Something’s Bugging Me About This Analogy

As Kilby writes, Adam “doesn’t seem to get ANY of these analogies right”.

Can we help him?

Is there a connection between a premium and an orc (beyond the fact that the Uruk-Hai were a new, premium type of orc developed by Sauron)?

Is there a connection between a deductible and a ranger? (etc.)

Can you think of another literary work that might be a better fit to insurance? (Maybe Kafka’s The Trial for health insurance claims, for example?)

By the way, have you checked lately to make sure your car’s extended warranty isn’t about to expire?

10 Comments

  1. The inadvertent point here is that Adam doesn’t understand insurance well enough to construct a valid analogy to it.

  2. I thought the very deliberate point was that this analogy is garbage because Adam doesn’t really understand how insurance works. (It’s really simple at its core, although the details can be insanely complex.)

  3. None of these analogies make any sense, nor is it clear how they could all come up. Deductibles refer to health insurance or to casualty insurance, where the policyholder must absorb a certain amount of loss before reimbursement is available. Similarly, liens refer to casualty insurance: if the policyholder’s loss is caused by a third party, the insurance carrier has a lien against any recoveries from the third party. But interest rates are mostly used in connection with certain kinds of life insurance and annuities, and those never have deductibles or insurance liens.

    I agree with the theory that these are deliberately bad analogies. It’s possible that Adam just threw out random terms he’s heard of in connection with insurance. But I think it may be more likely that he actually knows a lot about insurance and is deliberately mixing the terms.

  4. Well, a deductible or ranger is related to partial protection from the cost or danger, respectively. Reaching, I know.

  5. We call a “deductible” an “excess”, and you get them on all insurance, car, buidings, contents, travel, whatever. Often compulsory, also you can usually volunteer for a higher amount in return for a lower premium.

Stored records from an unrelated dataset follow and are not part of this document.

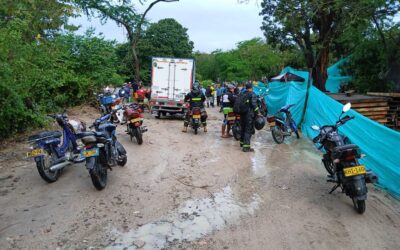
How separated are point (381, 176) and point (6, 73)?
780 centimetres

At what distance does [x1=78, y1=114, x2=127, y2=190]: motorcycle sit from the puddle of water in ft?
4.67

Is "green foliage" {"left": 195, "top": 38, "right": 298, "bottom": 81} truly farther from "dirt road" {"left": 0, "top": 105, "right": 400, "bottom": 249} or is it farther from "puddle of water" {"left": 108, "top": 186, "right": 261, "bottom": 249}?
"puddle of water" {"left": 108, "top": 186, "right": 261, "bottom": 249}

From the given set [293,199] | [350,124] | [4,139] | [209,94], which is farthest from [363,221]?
[209,94]

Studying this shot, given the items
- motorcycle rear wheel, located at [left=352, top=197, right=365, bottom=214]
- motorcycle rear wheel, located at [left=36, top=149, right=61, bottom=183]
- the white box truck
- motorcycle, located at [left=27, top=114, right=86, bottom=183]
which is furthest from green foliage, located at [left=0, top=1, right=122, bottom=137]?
motorcycle rear wheel, located at [left=352, top=197, right=365, bottom=214]

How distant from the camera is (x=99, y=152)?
5.84 meters

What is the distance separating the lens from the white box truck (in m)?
15.3

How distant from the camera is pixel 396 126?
564 inches

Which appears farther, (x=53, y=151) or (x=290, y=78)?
(x=290, y=78)

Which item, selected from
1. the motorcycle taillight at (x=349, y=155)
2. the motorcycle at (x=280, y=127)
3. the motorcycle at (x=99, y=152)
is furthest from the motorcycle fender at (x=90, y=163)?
the motorcycle at (x=280, y=127)

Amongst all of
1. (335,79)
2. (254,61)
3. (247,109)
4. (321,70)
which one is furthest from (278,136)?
(254,61)

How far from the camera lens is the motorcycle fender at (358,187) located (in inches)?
201

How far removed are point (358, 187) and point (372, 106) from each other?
Result: 32.5 ft

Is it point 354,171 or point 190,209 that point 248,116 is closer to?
point 354,171

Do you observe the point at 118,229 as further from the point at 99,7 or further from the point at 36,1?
the point at 99,7
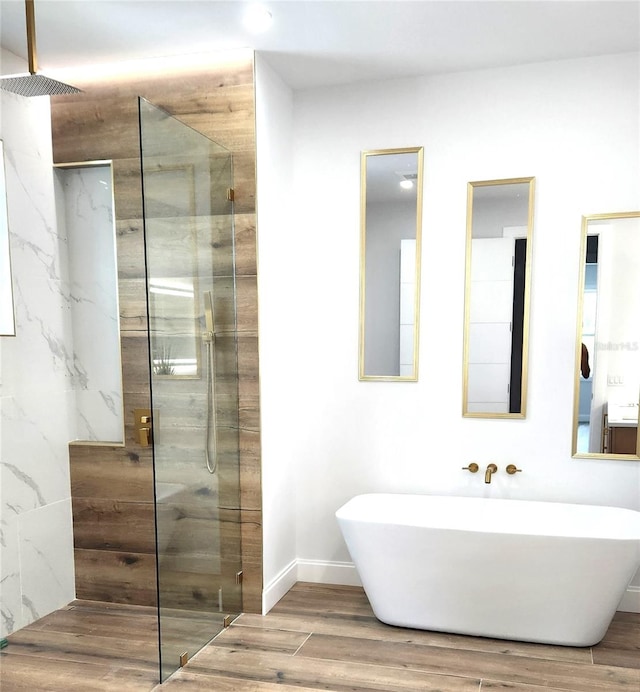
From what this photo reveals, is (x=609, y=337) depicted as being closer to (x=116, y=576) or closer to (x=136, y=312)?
(x=136, y=312)

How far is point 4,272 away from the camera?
3129 millimetres

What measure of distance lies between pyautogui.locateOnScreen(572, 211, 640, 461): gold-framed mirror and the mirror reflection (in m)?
2.81

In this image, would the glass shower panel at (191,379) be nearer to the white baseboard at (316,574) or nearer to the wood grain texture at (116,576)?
the white baseboard at (316,574)

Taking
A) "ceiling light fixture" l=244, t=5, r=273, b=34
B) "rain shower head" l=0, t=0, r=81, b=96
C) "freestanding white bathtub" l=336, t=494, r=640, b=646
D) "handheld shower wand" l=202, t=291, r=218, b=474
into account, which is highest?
"ceiling light fixture" l=244, t=5, r=273, b=34

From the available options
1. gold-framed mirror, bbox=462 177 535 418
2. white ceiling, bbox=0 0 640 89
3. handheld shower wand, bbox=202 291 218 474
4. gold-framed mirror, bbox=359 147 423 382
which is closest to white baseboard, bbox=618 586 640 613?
gold-framed mirror, bbox=462 177 535 418

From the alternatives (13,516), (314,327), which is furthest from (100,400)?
(314,327)

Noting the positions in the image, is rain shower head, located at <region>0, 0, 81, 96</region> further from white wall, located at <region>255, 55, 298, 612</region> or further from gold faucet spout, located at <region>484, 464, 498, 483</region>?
gold faucet spout, located at <region>484, 464, 498, 483</region>

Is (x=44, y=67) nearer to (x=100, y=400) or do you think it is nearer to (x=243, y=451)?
(x=100, y=400)

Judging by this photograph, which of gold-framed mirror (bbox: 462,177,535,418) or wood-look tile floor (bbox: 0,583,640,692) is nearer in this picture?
wood-look tile floor (bbox: 0,583,640,692)

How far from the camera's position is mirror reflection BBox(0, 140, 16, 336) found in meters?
3.10

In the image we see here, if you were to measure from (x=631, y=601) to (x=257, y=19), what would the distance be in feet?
10.8

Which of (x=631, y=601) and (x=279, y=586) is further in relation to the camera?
(x=279, y=586)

  6. The reason I submitted this as a CIDU wasn‘t because the analogies were bad: the problem was that they weren‘t funny. I don’t know whether plausible connections to insurance would have helped, but the disjointed comparisons he came up with just didn’t have any of that contradictory “spark” that could ignite a laugh.

  7. P.S. I think the overall effect might have been improved if the last line had referred to “analogies” (plural), but my underlying gripe is that an average Bug Martini strip often contains three or even four fairly good gags, whereas this example only has one half-hearted gag in the last panel.

  8. I think the point is that using Star Wars characters is a better choice than using ones from the Lord of the Rings :~). I’ve gotten close to to making the Tuscan Raider/lien analogy work. (then I’d read another paragraph from Wookiepedia and my work would fall apart. It would be easier if Wookiepedia was more fully annotated so that I could skip the unlikely-to-be-known portions of an article.)

  9. Just recently I was looking for a reference to a name that had been briefly mentioned in the middle of “Part 2”, but after the information in Wikipedia proved inadequate, I then had the opposite problem at Wookipedia. The mixture of canonical and extraneously sourced material was very difficult to parse.